In the current setup we use the DataExchange feature of BigQuery Analytics Hub since Data Clean Rooms are not yet fully available through the API. We implement on the DataExchange the Privacy Policies that enable to provide the same feature as the Data Clean Room does, by enforcing an aggregation_threshold.

In this architecture we deploy three projects for :

  • Hosting the Data Clean Room
  • Simulating a subscriber to the Clean Room
  • Publishing data to the Clean Room

Setup

Prerequisites

You will need to have a working installation of terraform. The working version at the time writing this deployment is Version 1.6.6. Upon initialization, the latest Terraform Google Cloud Provider will be downloaded (currently v5.11.0).

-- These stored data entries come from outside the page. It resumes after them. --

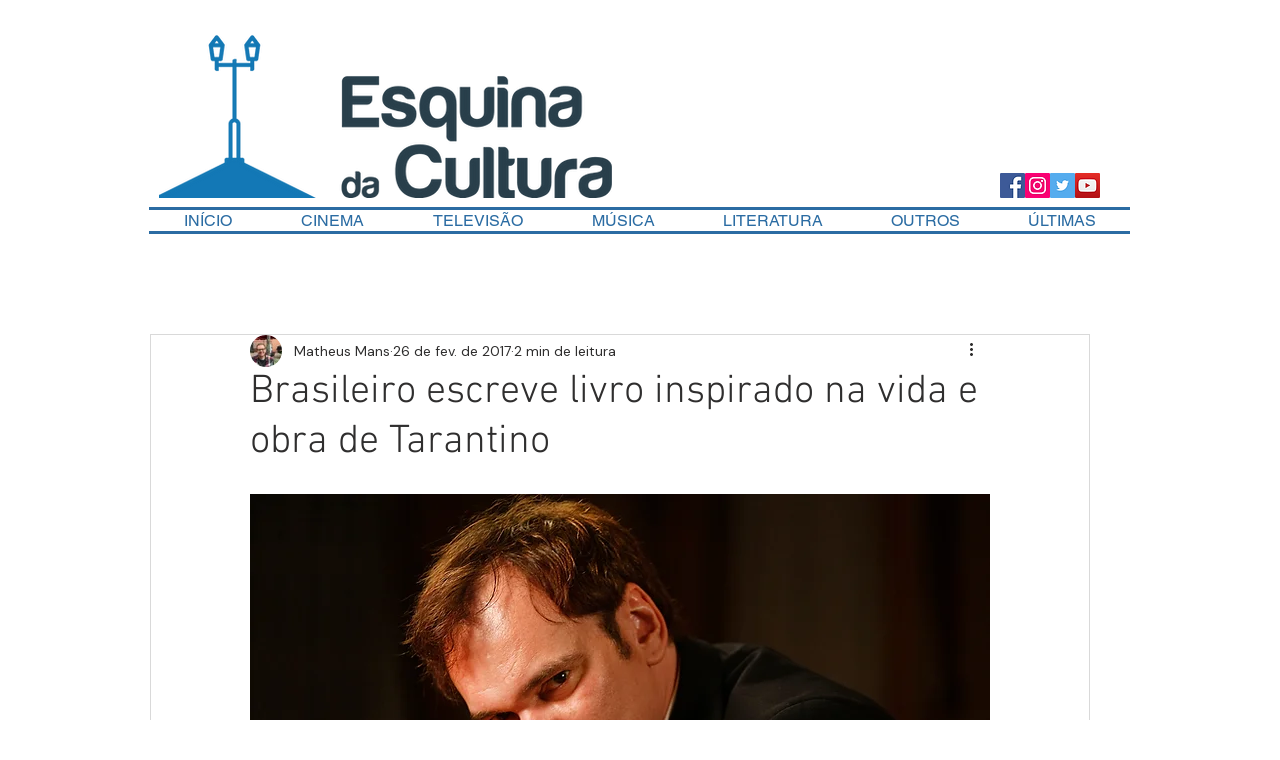

--- FILE ---
content_type: text/html; charset=utf-8
request_url: https://www.google.com/recaptcha/api2/aframe
body_size: 259
content:
<!DOCTYPE HTML><html><head><meta http-equiv="content-type" content="text/html; charset=UTF-8"></head><body><script nonce="ZxqGeqgN_41ZufNvUwwD-g">/** Anti-fraud and anti-abuse applications only. See google.com/recaptcha */ try{var clients={'sodar':'https://pagead2.googlesyndication.com/pagead/sodar?'};window.addEventListener("message",function(a){try{if(a.source===window.parent){var b=JSON.parse(a.data);var c=clients[b['id']];if(c){var d=document.createElement('img');d.src=c+b['params']+'&rc='+(localStorage.getItem("rc::a")?sessionStorage.getItem("rc::b"):"");window.document.body.appendChild(d);sessionStorage.setItem("rc::e",parseInt(sessionStorage.getItem("rc::e")||0)+1);localStorage.setItem("rc::h",'1768796737064');}}}catch(b){}});window.parent.postMessage("_grecaptcha_ready", "*");}catch(b){}</script></body></html>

Since not all is implemented in the Google Cloud Terraform Provider or through the API, you will need to install the following tools to use this deployment :

  • gcloud official Google Cloud cli
  • bq included with the gcloud installer
  • curl for direct API calls

You will also need to have a power user with sufficient rights to create projects, administrate BigQuery and Analytics Hub.

Dependencies

This deployment uses modules from the Cloud Foundation Fabric provided by Google Cloud. Hence the easiest way to install is to put the content of this repo in a folder that is in the root of you cloud foundation fabric folder to access the modules.

Set variables

All the variables that need to be set are instructed in the terraform.tfvars file.

Running the deployment

Once you are in the folder of this repo you can issue the terraform init command such as :

user@penguin:~/bigquery-datacleanroom-main$ terraform init 

Then do a terraform plan to verify all dependencies and environment variables have been met :

user@penguin:~/bigquery-datacleanroom-main$ terraform plan 

You can then launch the actual deployment using the terraform apply command

user@penguin:~/bigquery-datacleanroom-main$ terraform apply -auto-approve 

Verify the Clean Room works

In order to verify it works you can go to the Google Cloud console and check that you have :

  • Search for the newly created Projects that begin with the prefix you have set in the terraform.tfvars file
  • You should see two newly created Datasets in BigQuery Studio for the land-project Project. The DCR shared dataset should have a view associated.
  • In the land-project Project (hosting the Data Clean Room), you should have in the BigQuery > Analytics Hub, you should see an Exchange with a Listing associated. In the Exchange, you should see a Subscriber associated to the Listing.
  • In the curated-project Project (for the Subscriber), you should see a Linked Dataset in BigQuery Studio

From the subscriber side you can verify the Data Clean Room is effective by issuing a SQL query in the curated-project that takes advantage of the Aggregation features of the Clean Room, such as :

SELECT
WITH
  AGGREGATION_THRESHOLD OPTIONS(threshold=20, privacy_unit_column=id) 
  age,
  COUNT (DISTINCT id) AS countjointids
FROM
  `subscribed_dataset.dcr_view` # Replace with your variables

GROUP BY
  age
ORDER BY
  1 desc;

From the Clean Room side, you can verify that the data issued by the Publisher is masked in its privacy column. You can also issue queries to join data from the Clean Room Views and join on the local Thelook dataset such as (in this case to match hashed emails) :

SELECT
WITH
  AGGREGATION_THRESHOLD OPTIONS(
    threshold=1, 
    privacy_unit_column=hashed_email
  ) 
  advertiser.id,
  advertiser.email,
  publisher.traffic_source,
  publisher.country,
  publisher.city,
  publisher.age,
  publisher.gender
FROM
  `thelook.users` AS advertiser

JOIN
  `subscribed_publisher_dataset.dcr_view` AS publisher
ON

TO_BASE64(MD5(advertiser.email)) = publisher.hashed_email

GROUP BY
  1,2,3,4,5,6,7
ORDER BY
  1 desc;

Troubleshooting & known issues

You will probably notice a failure upon initial deployment with setting IAM permissions for the public dataset to be copied to your project. This is because the IAM API from Google Cloud is async and "eventually consistent". The best way to fix this is to wait a couple minutes and launch the terraform apply command again. You can also view the logs of the transfer page in the Run History tab. Once the transfer is finished, you should run the terraform apply command again in order for the deployment to continue.